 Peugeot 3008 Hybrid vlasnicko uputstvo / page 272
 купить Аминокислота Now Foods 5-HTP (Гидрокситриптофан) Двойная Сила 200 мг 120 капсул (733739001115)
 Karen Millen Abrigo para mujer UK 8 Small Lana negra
==
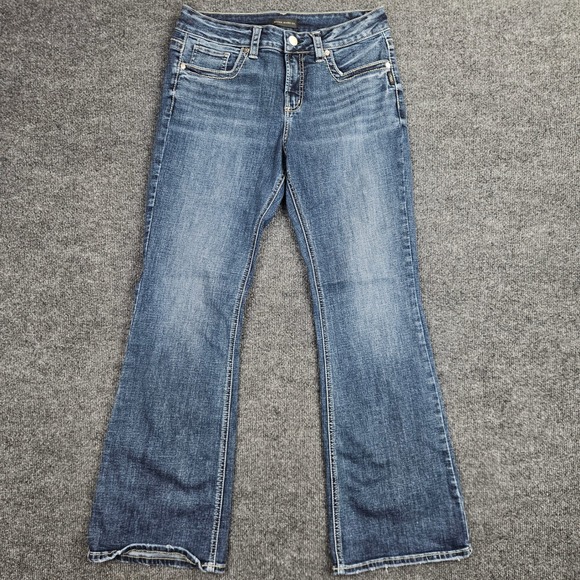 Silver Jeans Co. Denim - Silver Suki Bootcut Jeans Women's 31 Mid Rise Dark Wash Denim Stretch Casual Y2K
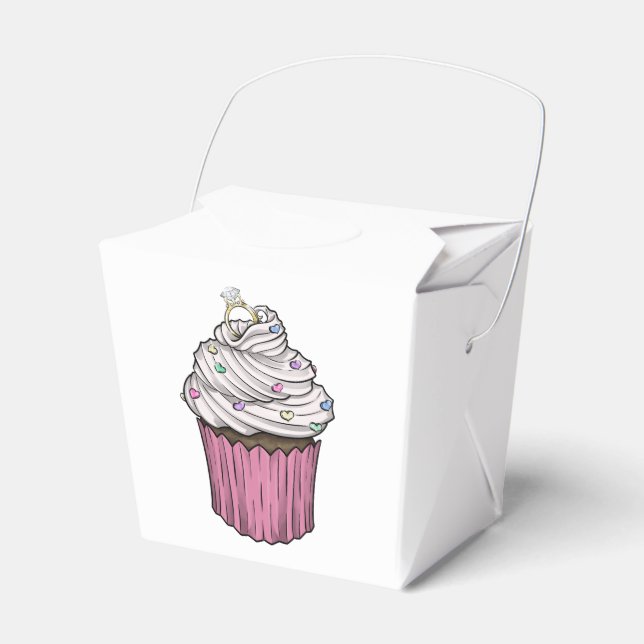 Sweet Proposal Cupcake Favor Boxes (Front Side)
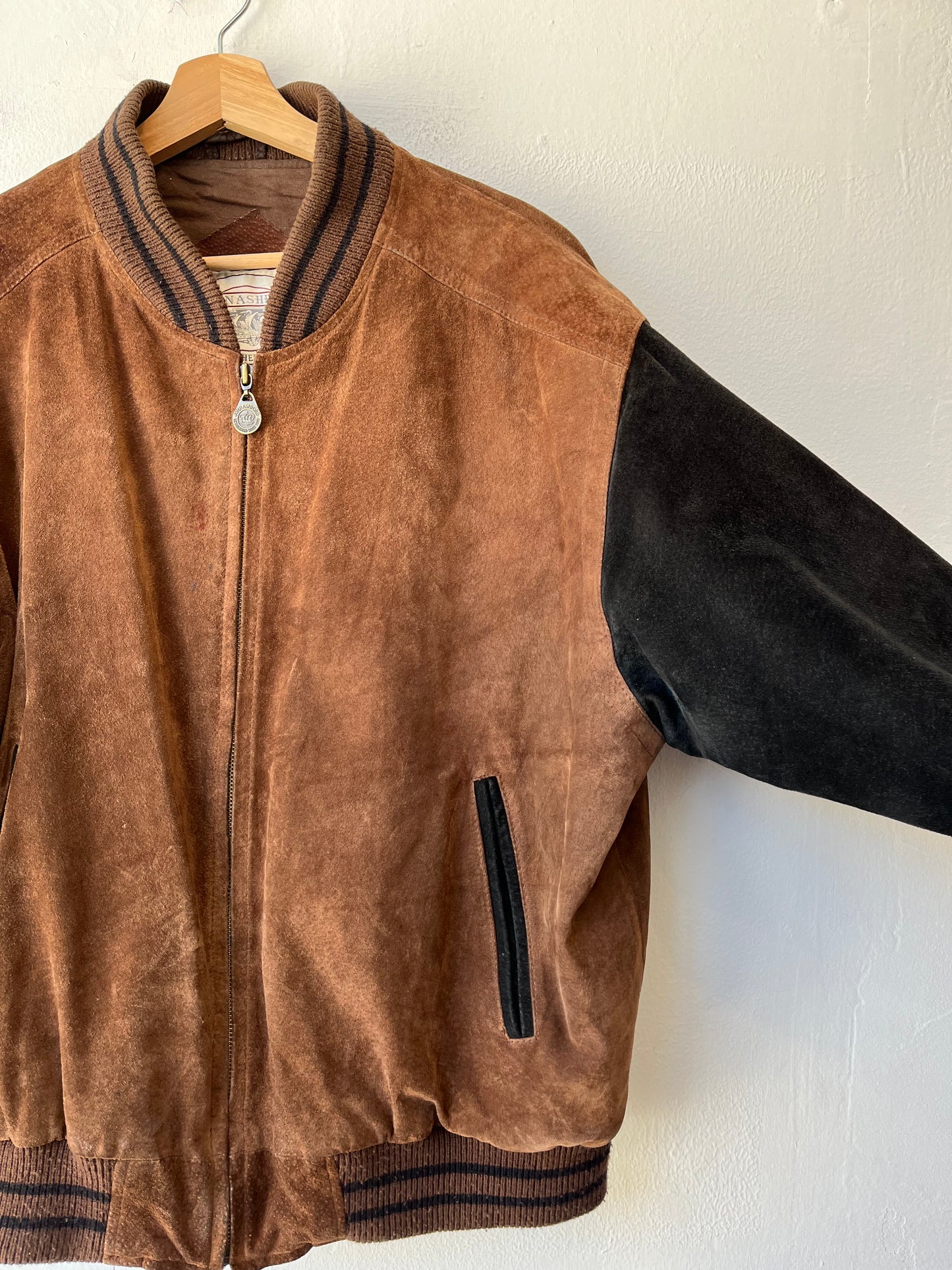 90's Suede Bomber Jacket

Your task - Starting at the line above that contains "Sweet Proposal Cupcake", transcribe every line exactly through the line that contains "90's Suede Bomber Jacket", including that last one, and skip the pictures.

Answer space -
 Sweet Proposal Cupcake Favor Boxes (Front Side)
 90's Suede Bomber Jacket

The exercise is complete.